### [Directions]
Gather every line below that contains the word "closest". Case matters.

### [Exercise data]
·····
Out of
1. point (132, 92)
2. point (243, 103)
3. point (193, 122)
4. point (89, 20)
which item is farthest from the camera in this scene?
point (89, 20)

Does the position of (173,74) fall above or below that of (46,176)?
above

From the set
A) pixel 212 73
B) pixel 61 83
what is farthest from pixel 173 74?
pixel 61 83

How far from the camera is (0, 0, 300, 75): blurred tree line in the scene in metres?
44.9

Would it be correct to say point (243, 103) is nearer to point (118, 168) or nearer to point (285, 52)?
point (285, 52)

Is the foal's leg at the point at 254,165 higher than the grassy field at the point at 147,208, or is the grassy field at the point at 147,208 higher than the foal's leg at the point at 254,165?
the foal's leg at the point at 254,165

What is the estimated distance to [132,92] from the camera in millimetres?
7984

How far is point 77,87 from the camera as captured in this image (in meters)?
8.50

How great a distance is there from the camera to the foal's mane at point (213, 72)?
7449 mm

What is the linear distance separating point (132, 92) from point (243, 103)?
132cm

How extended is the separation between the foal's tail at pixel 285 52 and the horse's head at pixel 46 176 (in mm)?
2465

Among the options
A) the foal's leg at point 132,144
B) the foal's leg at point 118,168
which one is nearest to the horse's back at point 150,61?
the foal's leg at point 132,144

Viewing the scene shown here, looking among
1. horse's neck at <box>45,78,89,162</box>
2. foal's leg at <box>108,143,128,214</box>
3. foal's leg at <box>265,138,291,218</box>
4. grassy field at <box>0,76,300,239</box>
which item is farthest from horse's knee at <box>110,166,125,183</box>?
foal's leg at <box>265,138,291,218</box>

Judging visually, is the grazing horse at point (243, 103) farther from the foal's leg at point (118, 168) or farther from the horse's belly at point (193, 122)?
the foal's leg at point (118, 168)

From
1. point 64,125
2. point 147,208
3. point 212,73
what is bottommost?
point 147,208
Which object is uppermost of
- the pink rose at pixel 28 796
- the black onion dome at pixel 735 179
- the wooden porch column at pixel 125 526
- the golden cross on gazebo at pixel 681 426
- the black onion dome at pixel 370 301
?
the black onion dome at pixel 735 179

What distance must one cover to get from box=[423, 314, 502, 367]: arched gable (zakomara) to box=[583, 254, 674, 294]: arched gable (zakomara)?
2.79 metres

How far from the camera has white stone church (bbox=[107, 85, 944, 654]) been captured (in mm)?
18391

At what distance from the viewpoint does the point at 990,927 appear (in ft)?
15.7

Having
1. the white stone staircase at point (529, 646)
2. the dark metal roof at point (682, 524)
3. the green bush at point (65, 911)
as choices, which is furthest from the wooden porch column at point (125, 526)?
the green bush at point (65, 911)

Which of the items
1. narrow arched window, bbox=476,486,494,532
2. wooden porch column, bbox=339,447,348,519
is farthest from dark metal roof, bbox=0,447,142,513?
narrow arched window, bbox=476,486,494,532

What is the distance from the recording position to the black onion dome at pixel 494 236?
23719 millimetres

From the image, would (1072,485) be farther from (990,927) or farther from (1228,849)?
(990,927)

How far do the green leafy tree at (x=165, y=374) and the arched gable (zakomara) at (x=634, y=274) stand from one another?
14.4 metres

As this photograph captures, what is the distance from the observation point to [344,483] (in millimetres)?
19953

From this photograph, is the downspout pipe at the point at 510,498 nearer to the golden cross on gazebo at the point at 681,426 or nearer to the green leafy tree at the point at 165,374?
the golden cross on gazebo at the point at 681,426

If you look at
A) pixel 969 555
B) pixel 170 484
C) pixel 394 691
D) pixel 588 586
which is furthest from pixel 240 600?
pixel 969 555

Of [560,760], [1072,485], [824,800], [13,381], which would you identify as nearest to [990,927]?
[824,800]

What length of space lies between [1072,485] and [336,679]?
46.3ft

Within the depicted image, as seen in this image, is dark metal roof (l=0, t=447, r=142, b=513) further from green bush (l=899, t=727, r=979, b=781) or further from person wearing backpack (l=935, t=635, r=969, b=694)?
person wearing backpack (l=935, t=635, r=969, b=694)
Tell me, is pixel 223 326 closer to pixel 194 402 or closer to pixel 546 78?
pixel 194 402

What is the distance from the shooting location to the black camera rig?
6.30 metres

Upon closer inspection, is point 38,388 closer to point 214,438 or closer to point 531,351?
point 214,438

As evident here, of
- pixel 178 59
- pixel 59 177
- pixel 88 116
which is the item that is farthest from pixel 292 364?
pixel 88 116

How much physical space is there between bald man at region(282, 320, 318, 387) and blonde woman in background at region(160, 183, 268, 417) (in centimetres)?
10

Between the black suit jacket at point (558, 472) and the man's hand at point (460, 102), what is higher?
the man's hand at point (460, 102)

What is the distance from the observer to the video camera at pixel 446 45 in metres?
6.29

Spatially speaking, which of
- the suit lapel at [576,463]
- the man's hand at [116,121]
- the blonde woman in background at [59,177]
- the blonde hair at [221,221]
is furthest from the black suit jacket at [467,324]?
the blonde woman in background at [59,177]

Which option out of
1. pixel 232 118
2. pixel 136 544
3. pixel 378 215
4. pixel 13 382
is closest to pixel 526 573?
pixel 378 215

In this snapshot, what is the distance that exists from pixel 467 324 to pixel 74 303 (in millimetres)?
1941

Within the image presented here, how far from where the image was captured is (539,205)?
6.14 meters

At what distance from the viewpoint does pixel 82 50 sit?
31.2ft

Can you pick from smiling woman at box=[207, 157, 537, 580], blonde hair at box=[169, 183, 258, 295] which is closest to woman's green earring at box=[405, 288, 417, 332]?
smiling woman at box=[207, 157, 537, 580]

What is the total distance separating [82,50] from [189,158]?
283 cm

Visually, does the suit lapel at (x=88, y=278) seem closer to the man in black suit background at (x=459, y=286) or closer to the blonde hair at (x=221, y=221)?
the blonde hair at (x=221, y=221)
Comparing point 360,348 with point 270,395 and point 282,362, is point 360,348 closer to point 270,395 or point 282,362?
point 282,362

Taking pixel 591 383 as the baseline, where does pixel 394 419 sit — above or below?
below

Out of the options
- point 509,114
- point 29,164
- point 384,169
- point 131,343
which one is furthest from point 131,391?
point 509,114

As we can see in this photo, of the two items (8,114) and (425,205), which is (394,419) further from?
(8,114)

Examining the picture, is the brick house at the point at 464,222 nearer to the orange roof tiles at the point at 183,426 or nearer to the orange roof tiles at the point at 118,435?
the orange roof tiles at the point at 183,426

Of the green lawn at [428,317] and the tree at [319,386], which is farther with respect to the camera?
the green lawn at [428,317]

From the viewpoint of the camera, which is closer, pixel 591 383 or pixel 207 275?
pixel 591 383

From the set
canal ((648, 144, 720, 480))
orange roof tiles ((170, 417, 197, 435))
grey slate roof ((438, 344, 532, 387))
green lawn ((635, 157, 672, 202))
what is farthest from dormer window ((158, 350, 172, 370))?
·····
### [Solution to this task]
is closest to pixel 526 573?
Can you pick from smiling woman at box=[207, 157, 537, 580], blonde hair at box=[169, 183, 258, 295] which is closest to woman's green earring at box=[405, 288, 417, 332]?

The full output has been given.